Ya había decidido que intentaría asesinar a Esmerelda antes de que llegaran ella y sus padres a pasar las vacaciones. Eric estaba fuera en un crucero con el colegio, así que estaríamos solos, ella y yo. Sería un poco arriesgado, tan seguido después de la muerte de Paul, pero tenía que hacer algo para equilibrar la balanza. Podía sentirlo en mis entrañas, en mis huesos; tenía que hacerlo. Era como una comezón interior, como algo que no podía evitar, como cuando vas por la calle en Porteneil y golpeas sin querer un talón en un adoquín. Entonces tengo que golpear el otro talón en otro adoquín con una fuerza parecida al del primer talonazo para volver a quedarme a gusto. Lo mismo me pasa si me rozo un brazo contra una pared o una farola; tengo que rozarme también el otro brazo enseguida, o por lo menos rascármelo con la otra mano. De otras muchas maneras como esas es como trato de mantener el equilibrio, aunque no tengo ni idea de por qué. Es simplemente algo que se tiene que hacer; y del mismo modo, me tenía que deshacer de alguna mujer, inclinar ligeramente la balanza hacia el otro lado.
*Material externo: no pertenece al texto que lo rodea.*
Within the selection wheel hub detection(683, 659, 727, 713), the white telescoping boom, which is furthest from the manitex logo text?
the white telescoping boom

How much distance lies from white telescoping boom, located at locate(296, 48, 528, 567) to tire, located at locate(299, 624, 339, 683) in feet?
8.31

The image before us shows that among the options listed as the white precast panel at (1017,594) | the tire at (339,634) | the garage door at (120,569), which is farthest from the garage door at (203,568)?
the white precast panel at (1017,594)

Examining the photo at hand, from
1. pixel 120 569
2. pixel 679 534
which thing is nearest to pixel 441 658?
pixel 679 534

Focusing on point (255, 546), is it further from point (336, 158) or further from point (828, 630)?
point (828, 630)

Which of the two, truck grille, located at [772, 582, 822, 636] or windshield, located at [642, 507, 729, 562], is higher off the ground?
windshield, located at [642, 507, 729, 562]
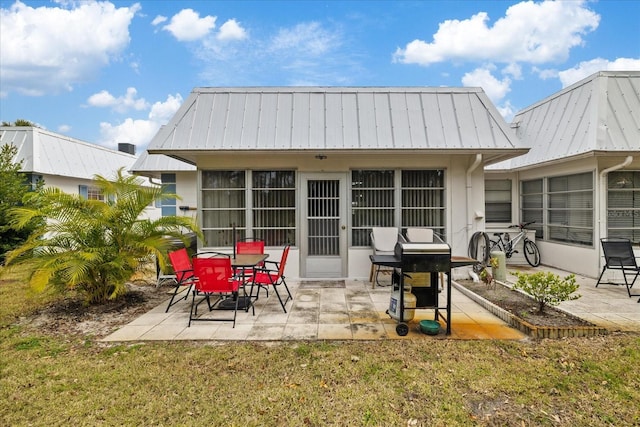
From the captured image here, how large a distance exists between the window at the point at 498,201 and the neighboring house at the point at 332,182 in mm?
3112

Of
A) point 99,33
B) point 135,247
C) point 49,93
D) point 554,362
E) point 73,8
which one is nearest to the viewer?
point 554,362

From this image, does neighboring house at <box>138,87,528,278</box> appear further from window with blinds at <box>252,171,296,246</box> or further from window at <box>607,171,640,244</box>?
window at <box>607,171,640,244</box>

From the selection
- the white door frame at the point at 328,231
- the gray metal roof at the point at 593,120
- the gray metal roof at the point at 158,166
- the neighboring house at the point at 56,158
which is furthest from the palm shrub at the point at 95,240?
the gray metal roof at the point at 593,120

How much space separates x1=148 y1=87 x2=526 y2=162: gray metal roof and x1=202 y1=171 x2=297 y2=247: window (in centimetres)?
81

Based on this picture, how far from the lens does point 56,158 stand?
11.2m

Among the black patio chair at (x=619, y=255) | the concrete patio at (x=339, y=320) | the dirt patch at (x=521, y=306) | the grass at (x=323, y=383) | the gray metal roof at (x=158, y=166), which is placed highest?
the gray metal roof at (x=158, y=166)

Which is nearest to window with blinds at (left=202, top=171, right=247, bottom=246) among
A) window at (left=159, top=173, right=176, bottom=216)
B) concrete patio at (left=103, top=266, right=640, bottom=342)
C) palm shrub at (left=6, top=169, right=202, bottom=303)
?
palm shrub at (left=6, top=169, right=202, bottom=303)

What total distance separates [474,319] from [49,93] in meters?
18.9

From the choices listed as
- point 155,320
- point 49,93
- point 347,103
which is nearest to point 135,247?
point 155,320

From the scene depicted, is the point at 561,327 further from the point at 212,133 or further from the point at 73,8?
the point at 73,8

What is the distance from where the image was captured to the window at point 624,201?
6.81 meters

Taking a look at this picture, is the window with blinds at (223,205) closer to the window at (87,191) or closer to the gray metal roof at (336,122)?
the gray metal roof at (336,122)

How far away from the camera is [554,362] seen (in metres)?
3.30

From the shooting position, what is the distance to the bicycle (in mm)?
8383
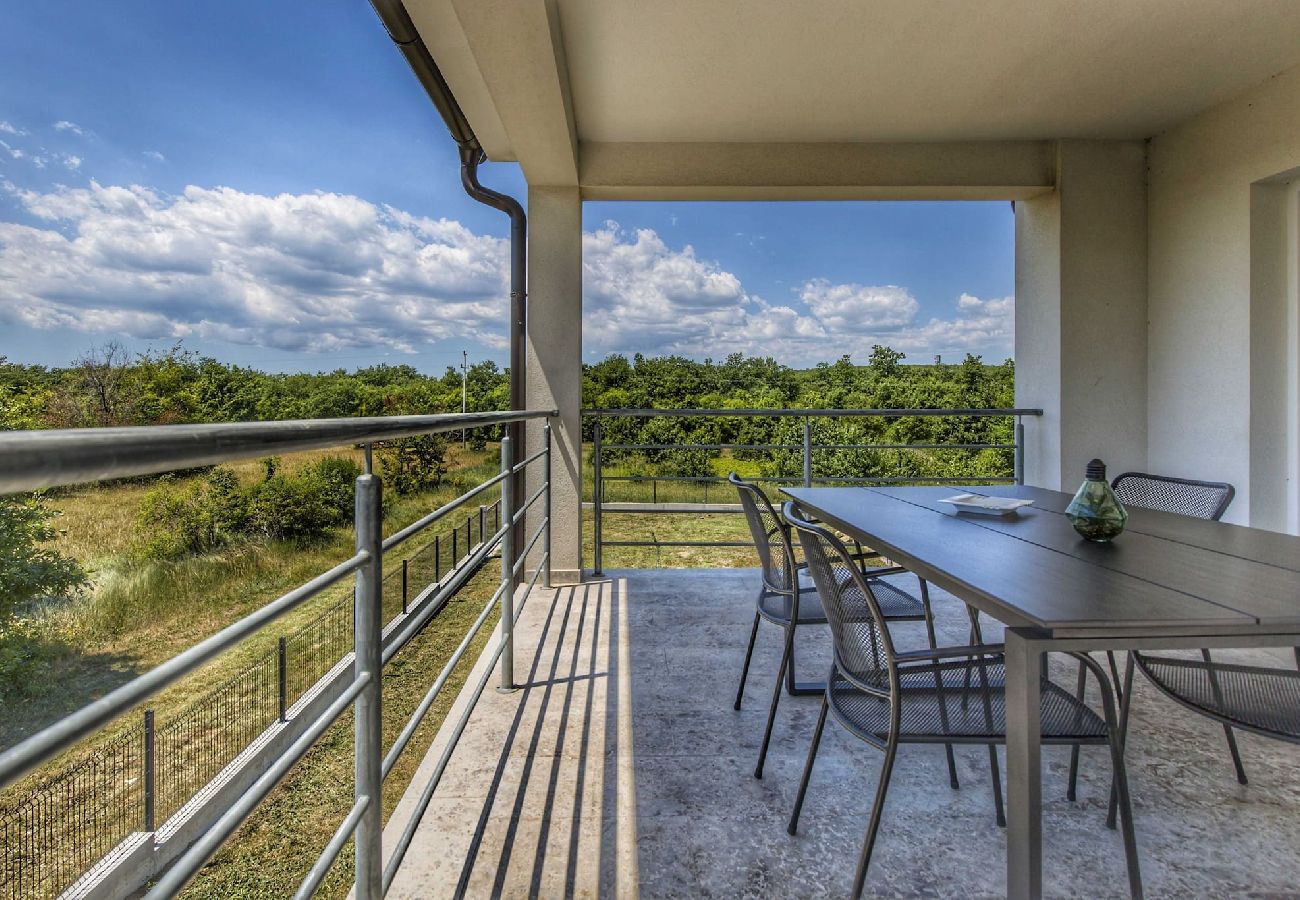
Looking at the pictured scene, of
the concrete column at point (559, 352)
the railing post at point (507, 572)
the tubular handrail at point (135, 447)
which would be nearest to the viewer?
the tubular handrail at point (135, 447)

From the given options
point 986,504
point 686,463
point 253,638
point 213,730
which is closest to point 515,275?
point 253,638

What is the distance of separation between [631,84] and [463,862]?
2.83 meters

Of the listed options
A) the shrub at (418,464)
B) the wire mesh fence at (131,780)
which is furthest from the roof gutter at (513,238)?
the shrub at (418,464)

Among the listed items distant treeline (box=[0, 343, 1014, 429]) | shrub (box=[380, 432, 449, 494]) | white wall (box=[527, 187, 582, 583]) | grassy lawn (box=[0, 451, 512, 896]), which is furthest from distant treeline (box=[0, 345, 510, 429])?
white wall (box=[527, 187, 582, 583])

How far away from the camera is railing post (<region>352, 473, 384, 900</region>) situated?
912 mm

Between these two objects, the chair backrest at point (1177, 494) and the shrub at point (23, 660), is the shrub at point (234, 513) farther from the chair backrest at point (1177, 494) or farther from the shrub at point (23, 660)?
the chair backrest at point (1177, 494)

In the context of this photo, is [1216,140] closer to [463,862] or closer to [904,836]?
[904,836]

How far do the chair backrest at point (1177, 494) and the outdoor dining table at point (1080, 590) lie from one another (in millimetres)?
335

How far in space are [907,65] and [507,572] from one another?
2.53 metres

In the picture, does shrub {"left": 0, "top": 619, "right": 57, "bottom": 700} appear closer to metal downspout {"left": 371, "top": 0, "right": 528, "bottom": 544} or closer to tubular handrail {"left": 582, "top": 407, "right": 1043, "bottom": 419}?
metal downspout {"left": 371, "top": 0, "right": 528, "bottom": 544}

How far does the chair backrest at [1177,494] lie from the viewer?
A: 185 cm

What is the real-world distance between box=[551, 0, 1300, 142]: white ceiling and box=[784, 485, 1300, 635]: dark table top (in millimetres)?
1803

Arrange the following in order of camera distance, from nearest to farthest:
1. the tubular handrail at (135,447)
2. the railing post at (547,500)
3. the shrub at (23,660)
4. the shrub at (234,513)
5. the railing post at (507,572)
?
the tubular handrail at (135,447) < the railing post at (507,572) < the railing post at (547,500) < the shrub at (23,660) < the shrub at (234,513)

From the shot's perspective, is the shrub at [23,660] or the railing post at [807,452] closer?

Aquel año me había dado por las cometas. Era 1973, supongo. Empleaba multitud de cosas para fabricarlas: caña, listones de madera y perchas de alambre, varillas de aluminio para tiendas de campaña, y cubiertas de papel y de plástico y bolsas de basura y cordel y cuerda de nailon y bramante y toda clase de pequeñas trabillas y hebillas y trozos de cordón eléctrico y de cintas de goma y pedazos de cable y alfileres y tornillos y clavos y piezas desmontadas de los barcos de modelismo y de diversos juguetes. Construí un carrete manual con doble manubrio con retén y espacio para medio kilómetro de hilo en el tambor; elaboré diferentes tipos de colas para las diferentes necesidades de las cometas, y docenas de cometas, grandes y pequeñas, algunas de ellas de acrobacia. Las guardaba en mi cobertizo y, con el tiempo, tuve que sacar las bicicletas afuera y taparlas con una lona cuando la colección me desbordó.